Over the past six months, leading childcare provider G8 Education Ltd (ASX: GEM) reported a 70% increase in profit and a 20% increase in its full-year dividend to see its share price beaten down 30% by the market.
A Productivity Commission report released in late February which suggested a number of changes to the current government childcare subsidy system appears to have spooked investors.
The shares are currently trading around $3.80 and offer investors a fully-franked dividend yield of 6.4%, or 8.3% gross, and potential for future capital growth. Is now the time to buy?
Growth by Acquisition
G8 Education currently operates 455 child care centres across Australia and Singapore, with 203 of those added to the company's books after an acquisition spree in 2014. It operates a simple growth by acquisition business model, adding private childcare centres in high demand areas to its portfolio.
Source: G8 Investor Presentation, February 2015
The future growth of the company relies on further acquisitions at a good price. The company aims for all acquisitions to be completed at an earnings before interest and taxes (EBIT) multiple of 4 times, which is often achieved.

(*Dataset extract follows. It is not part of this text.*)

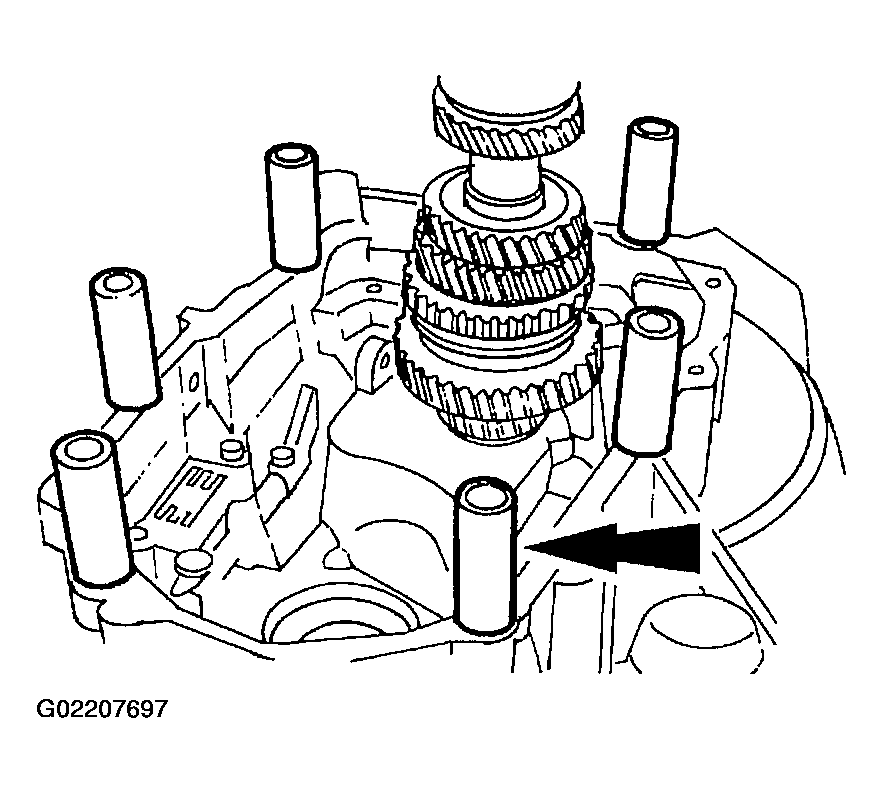 G02207697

The purchase of Sterling Early Education's 91 childcare centres in 2014 was settled at a premium of 5.79 times EBIT. Whilst it is above their target price, the number of quality centres picked up in this transaction appear to be worth the price.

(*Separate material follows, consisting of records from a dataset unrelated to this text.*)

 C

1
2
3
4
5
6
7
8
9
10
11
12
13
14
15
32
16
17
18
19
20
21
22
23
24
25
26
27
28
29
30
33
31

G8 Education has achieved impressive returns over the past five years, attracting the attention of competition. Affinity Education Group Ltd (ASX: AFJ) listed on the ASX in December 2013 and recently announced it is now operating 152 childcare centres.
The increasing competition may result in G8 paying higher price multiples for future acquisitions, although this has not occurred yet. The price paid of acquisitions in the future is the key to continued growth for the business and investors must watch it closely.
Improving performance
The latest data indicates that the management team are making more profitable acquisition decisions with each passing year. The margin (EBIT/Revenue) for centres acquired pre-2011, during 2011 and 2012 is shown below.

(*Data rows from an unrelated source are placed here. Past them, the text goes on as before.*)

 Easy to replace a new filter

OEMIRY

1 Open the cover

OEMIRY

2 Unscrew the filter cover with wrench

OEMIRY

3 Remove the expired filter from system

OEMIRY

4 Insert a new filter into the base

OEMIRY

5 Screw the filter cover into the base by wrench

Data source: G8 Investor Presentation, February 2015
The EBIT margin for the centres acquired pre-2011 is around 20% compared to 25% for centres acquired in 2012. The EBIT margin for centres acquired during 2011 has increased significantly from 20% in 2012 to over 24% in 2014. There is a huge difference between the stores acquired before 2011 and after.
It is important to note that the number of acquisitions made during 2011 and 2012 were relatively small compared to the those made in 2013 and particularly 2014. Investors should follow this area closely and monitor the performance of the recent acquisitions.
The data provided by G8 also shows that occupancy rates have been improving across all centres, but appear to be reaching a steady state. Again, the pre-2011 centre occupancy rate of 80% is lagging the later acquisitions which have an occupancy rate around 89%.
Dividends
The Group recently announced a dividend increase to 24c per share for the full year. After declaring a maiden dividend of 2 cents per share in 2012, the 2015 fully franked dividend of 24 cents per share implies a compound growth rate of 64%! At current prices the stock yields over 6% and the grossed up yield is almost 8%. That certainly beats the paltry 2-3% you might earn with cash sitting in the bank.
What investors need to watch
1. The price paid for future acquisitions
With increasing competition entering the industry time will tell if G8 Education can continue acquiring childcare centres around their target price of 4 times EBIT. Investors must watch this in the future.
2. Government changes to regulations and subsidy payments
Proposed changes to childcare subsidy payments, including the possibility that nannies will be eligible for childcare reimbursement payments, pose a certain degree of risk to the industry. However, considering the importance of childcare I doubt any changes to regulations will be passed that are crippling to the providers of this essential service.
3. Integration of new centres
With a huge number of centres added to the books during 2014 it may be a challenging task to successfully integrate them all into the company with the same success as those in 2011 and 2012. With years of experience in this area it is likely that G8 management will continue to improve the margins and performance of the new centres.
Should you buy?
G8 Education is a good business executing its business strategy seamlessly at this stage. The company results indicate that recent acquisitions are more profitable and located in higher demand areas.
Expected earnings and dividend per share in 2015 of 27 cents and 24 cents respectively implies a forward P/E multiple of 14 and a fully franked dividend yield over 6%. With potential for significant capital growth into the future, I think now is the perfect time to buy G8 Education.